Bernard Looney, BP announced in the workplace in the workplace in the workplace in September 2023 before being the CEO of the company “It is not fully transparent in previous statements”
Then the General Financial Officer Murray Auchincloss, in January 2024, took a step as a medium CEO before being permanently appointed.
However, the man who manages the ability to see as an energy giant of BP was already out of the building.
Both 2023 and in 2024, along with the annual profit, Looney’s progress, in the continuous continuing way in BP’s shares, oil master’s strategy and its new questions about the future of its future are an independent company. In addition to the shell, Chevron and Exxon Mobile also reportedly waited for a potentially useless for BP, EMirates ADNOC expected part of gas assets.
Activist investor Elliott Auchincloss’s emergence was reported a while in February, created a share in the oil master BP’s strategic reset This set off to invest in oil and gas and reduce attention to the renewable energy. Investors have not been affected yet, and since then it has been 15%.

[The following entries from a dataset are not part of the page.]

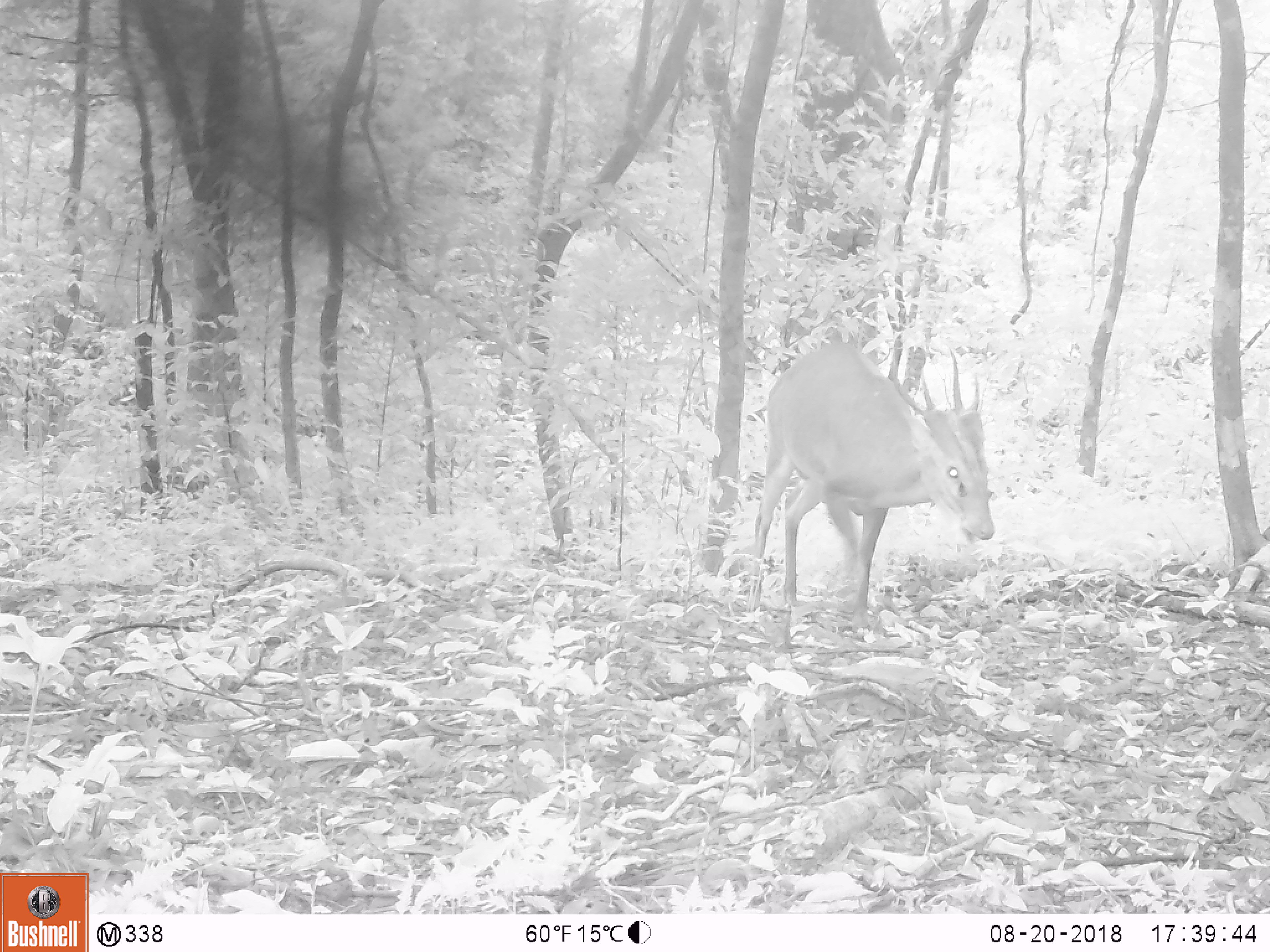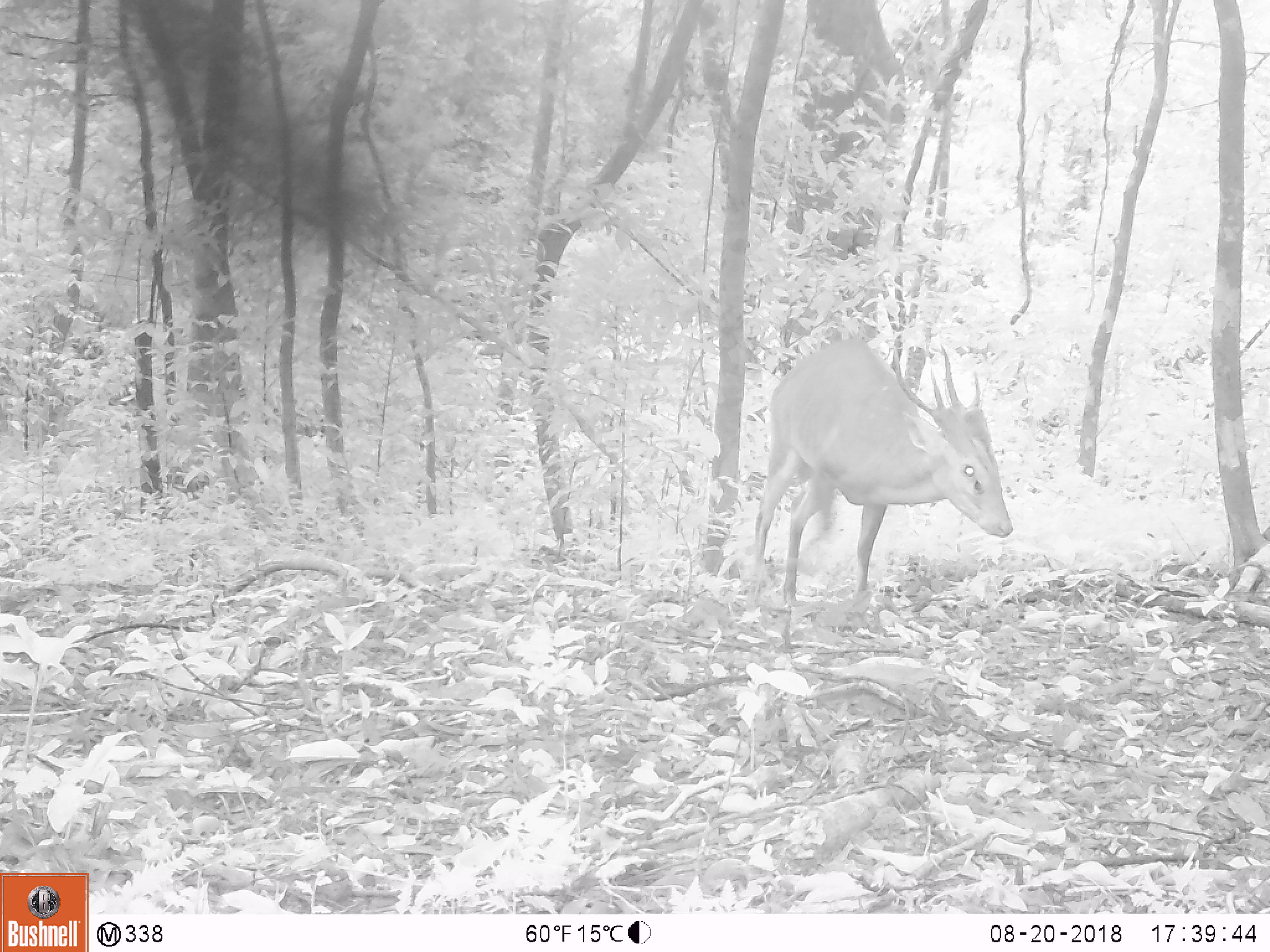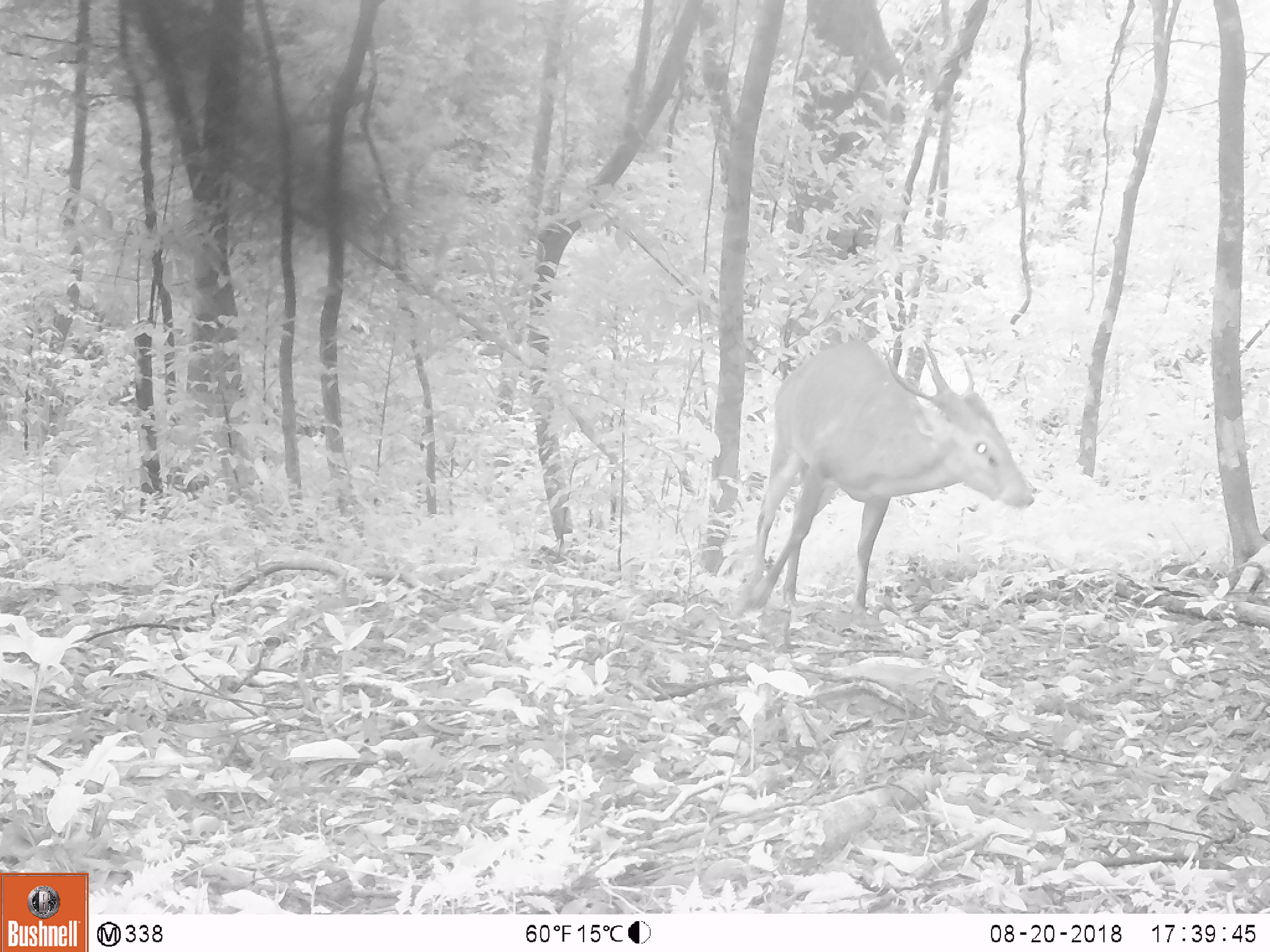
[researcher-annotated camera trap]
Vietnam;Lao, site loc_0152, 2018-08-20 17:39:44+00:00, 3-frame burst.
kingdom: Animalia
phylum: Chordata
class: Mammalia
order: Artiodactyla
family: Cervidae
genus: Muntiacus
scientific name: Muntiacus vuquangensis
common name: large-antlered muntjac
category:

Talking to CNBC AprilAuchincloss, the company has converted to the capture target, “A strong, independent company. His peers, Shell CEO Wael Sawan told CNBC June We have this “very high bar” and we have a very high bar for an opportunity, but the company has continued to prefer to take back its shares.
The strong rejection of these reports is to reject the crust, so far it seems to have a cold water in a potential bid for BP. Analyst of Morningstar General capital Allen, CNBC’s “If the assessment is not super attractive,” CNBC has questioned the essence of a shell.